ともあれ、引数2つのliftM2は出来たので次は引数3つを書きましょう。

// ((A, B, C) => D) => (M[A], M[B], M[C]) => M[D]
function liftM3(f) {
  local cf = curry3(f);
  return function (ma, mb, mc) : (cf) {
    return ma.map(cf)
      .flatMap(mb.map.bindenv(mb))
      .flatMap(mc.map.bindenv(mc));
  }
}

引数を増やしてcurry3を使ってflatMapを一段追加して…… liftM4も引数を増やしてcurry4を使ってflatMapを一段追加して……
これは抽象化できそうです。

まず文脈内の関数を文脈内の値に適用するap関数を用意します。

// (M[A => B], M[A]) => M[B]
local ap = function (mf, m) {
  return mf.flatMap(m.map.bindenv(m));
}

カリー化関数は引数の数をキーにしてテーブルにまとめておきます。

local curryN = {
  [1] = function (f) { return f; }
};
local rt = getroottable();
for (local i = 2; "curry" + i in rt; ++i) {
  curryN[i] <- rt["curry" + i];
}

引数1つの関数というのは既にカリー化されていると言えるので、curry[1]には恒等関数を入れておきます。

すると、liftMを以下のように定義できます。

function liftM(f) : (ap, curryN) {
  return function (...) : (f, ap, curryN) {
    local r = vargv[0].map(curryN[vargc](f));
    for (local i = 1; i < vargc; ++i) {
      r = ap(r, vargv[i]);
    }
    return r;
  }
}

liftMは関数fを引数にとり、そのまま可変長引数を取る関数を返します。 その関数は呼び出し時の引数の数に合わせてfをカリー化、map/apを使って文脈内の値に関数を適用していき最終的な値を返します。

使ってみます。

function product(a, ...) {
  local r = a;
  for (local i = 0; i < vargc; ++i) {
    r *= vargv[i];
  }
  return r;
}

productM <- liftM(product);

local r8 = productM(Some(2), Some(5), Some(9));  // r8 = Some(90)

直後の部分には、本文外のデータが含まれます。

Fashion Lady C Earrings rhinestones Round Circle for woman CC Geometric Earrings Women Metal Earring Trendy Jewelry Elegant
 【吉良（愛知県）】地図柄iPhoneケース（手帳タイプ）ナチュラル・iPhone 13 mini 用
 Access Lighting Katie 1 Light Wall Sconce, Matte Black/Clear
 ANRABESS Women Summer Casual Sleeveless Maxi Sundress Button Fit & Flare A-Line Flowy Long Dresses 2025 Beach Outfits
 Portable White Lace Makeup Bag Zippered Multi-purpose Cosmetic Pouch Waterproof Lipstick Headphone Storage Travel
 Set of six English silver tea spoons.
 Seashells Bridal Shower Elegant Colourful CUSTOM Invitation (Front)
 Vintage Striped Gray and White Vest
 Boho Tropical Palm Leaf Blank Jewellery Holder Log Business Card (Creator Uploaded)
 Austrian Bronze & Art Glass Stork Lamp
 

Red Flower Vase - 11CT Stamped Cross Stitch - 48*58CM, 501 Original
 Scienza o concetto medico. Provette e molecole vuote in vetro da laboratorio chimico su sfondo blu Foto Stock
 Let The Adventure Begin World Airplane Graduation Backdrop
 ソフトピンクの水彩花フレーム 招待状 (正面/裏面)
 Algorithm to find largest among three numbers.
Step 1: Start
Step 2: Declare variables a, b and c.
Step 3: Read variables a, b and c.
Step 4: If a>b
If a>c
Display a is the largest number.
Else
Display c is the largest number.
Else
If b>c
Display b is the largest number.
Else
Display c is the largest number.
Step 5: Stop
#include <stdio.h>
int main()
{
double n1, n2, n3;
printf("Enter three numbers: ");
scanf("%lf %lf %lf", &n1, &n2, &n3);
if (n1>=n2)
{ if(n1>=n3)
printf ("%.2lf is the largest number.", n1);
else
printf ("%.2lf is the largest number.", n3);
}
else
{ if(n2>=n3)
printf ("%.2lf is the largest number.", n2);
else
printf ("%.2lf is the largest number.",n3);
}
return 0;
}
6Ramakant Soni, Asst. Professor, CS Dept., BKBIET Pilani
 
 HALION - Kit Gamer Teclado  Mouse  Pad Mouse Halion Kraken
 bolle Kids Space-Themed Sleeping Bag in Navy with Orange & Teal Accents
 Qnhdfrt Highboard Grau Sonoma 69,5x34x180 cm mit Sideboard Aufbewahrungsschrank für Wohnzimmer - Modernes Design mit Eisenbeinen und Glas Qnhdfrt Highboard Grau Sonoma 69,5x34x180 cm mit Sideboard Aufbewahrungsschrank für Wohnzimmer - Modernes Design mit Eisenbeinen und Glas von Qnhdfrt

local r9 = productM(Some(4), None);  // r9 = None

local r10 = productM(Some(1));  // r10 = Some(1)

productM(Some(1), Some(2), Some(3), Some(4), Some(5));  // Error! curry5がない

元が可変長引数を取る関数のproductMは、curryNが定義されている範囲内で同様に可変長引数を取る関数として扱えます。

またOption以外でもmap/flatMapが定義されていればよいので、例えばarrayをラップするListクラスを定義すればそのまま次のような計算に使えます。

local r11 = productM(List([2, 3]), List([4, 5, 6]));  // r11 = List([8, 10, 12, 12, 15, 18])

local r12 = productM(List([2, 3]), List([]), List([4, 5, 6]));  // r12 = List([])

非常に便利、なのですが…… 例によって使う側で型を合わせなければ実行時エラーになるのはどうしようもないです。